The story is not completely straightforward though. Researchers with NOAA and university teams have warned that artificial reefs can concentrate fish in one place, making them easier to catch and potentially speeding up overfishing if regulations are weak. Others note that metal structures may help non-native species spread by giving them new footholds.
That mix of promise and risk is one reason large reefing projects like the USS Oriskany aircraft carrier and now the SS United States are preceded by detailed environmental reviews and long-term monitoring plans.
The Oriskany, which was sunk off Pensacola in 2006, is currently considered the world’s largest artificial reef. The SS United States, at roughly 990 feet, is expected to overtake that title.
Heritage, memory and a warming sea
Not everyone is ready to watch the ship disappear beneath the waves. Preservation groups in New York and elsewhere pushed for a last-minute rescue and argued that once the hull is on the seabed, the chance to restore it as a museum ship is gone forever.

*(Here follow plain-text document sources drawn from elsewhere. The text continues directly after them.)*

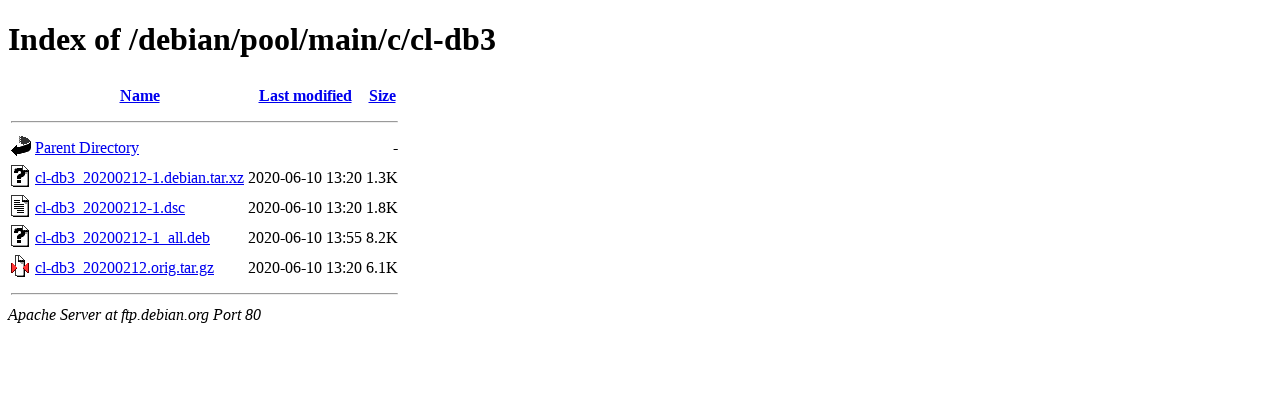

--- FILE ---
content_type: text/html;charset=UTF-8
request_url: http://ftp.debian.org/debian/pool/main/c/cl-db3/
body_size: 553
content:
<!DOCTYPE HTML PUBLIC "-//W3C//DTD HTML 4.01//EN" "http://www.w3.org/TR/html4/strict.dtd">
<html>
 <head>
  <title>Index of /debian/pool/main/c/cl-db3</title>
 </head>
 <body>
<h1>Index of /debian/pool/main/c/cl-db3</h1>
  <table>
   <tr><th valign="top"><img src="/icons/blank.gif" alt="[ICO]"></th><th><a href="?C=N;O=D">Name</a></th><th><a href="?C=M;O=A">Last modified</a></th><th><a href="?C=S;O=A">Size</a></th></tr>
   <tr><th colspan="4"><hr></th></tr>
<tr><td valign="top"><img src="/icons/back.gif" alt="[PARENTDIR]"></td><td><a href="/debian/pool/main/c/">Parent Directory</a></td><td>&nbsp;</td><td align="right">  - </td></tr>
<tr><td valign="top"><img src="/icons/unknown.gif" alt="[   ]"></td><td><a href="cl-db3_20200212-1.debian.tar.xz">cl-db3_20200212-1.debian.tar.xz</a></td><td align="right">2020-06-10 13:20  </td><td align="right">1.3K</td></tr>
<tr><td valign="top"><img src="/icons/text.gif" alt="[TXT]"></td><td><a href="cl-db3_20200212-1.dsc">cl-db3_20200212-1.dsc</a></td><td align="right">2020-06-10 13:20  </td><td align="right">1.8K</td></tr>
<tr><td valign="top"><img src="/icons/unknown.gif" alt="[   ]"></td><td><a href="cl-db3_20200212-1_all.deb">cl-db3_20200212-1_all.deb</a></td><td align="right">2020-06-10 13:55  </td><td align="right">8.2K</td></tr>
<tr><td valign="top"><img src="/icons/compressed.gif" alt="[   ]"></td><td><a href="cl-db3_20200212.orig.tar.gz">cl-db3_20200212.orig.tar.gz</a></td><td align="right">2020-06-10 13:20  </td><td align="right">6.1K</td></tr>
   <tr><th colspan="4"><hr></th></tr>
</table>
<address>Apache Server at ftp.debian.org Port 80</address>
</body></html>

The New York City Council even passed a resolution in December urging federal authorities to stop the sinking, although a federal complaint from a citizens’ coalition was dismissed earlier in the year.
Supporters of the reef project counter that the alternative is not a floating museum but likely scrapping. They argue that reefing the vessel protects at least part of its structure and allows its story to live on in a different form.
The plan includes a land-based museum in Destin Fort Walton Beach, where visitors will be able to see salvaged features such as funnels and masts along with archival material from the ship’s heyday.
At the end of the day, the SS United States is becoming a test case for how we treat big industrial relics in a century of climate stress and ocean change.
Instead of sending the ship to a breaker’s yard, Okaloosa County is betting that a carefully cleaned hull on the Gulf floor can support marine life, attract visitors and keep a piece of maritime history in the public eye.
Whether that bet pays off for the ecosystem will depend on long term science and careful fisheries management, not just the splashy moment when the hull finally slips below the surface.
The official project information was published on the Okaloosa County SS United States FAQs page.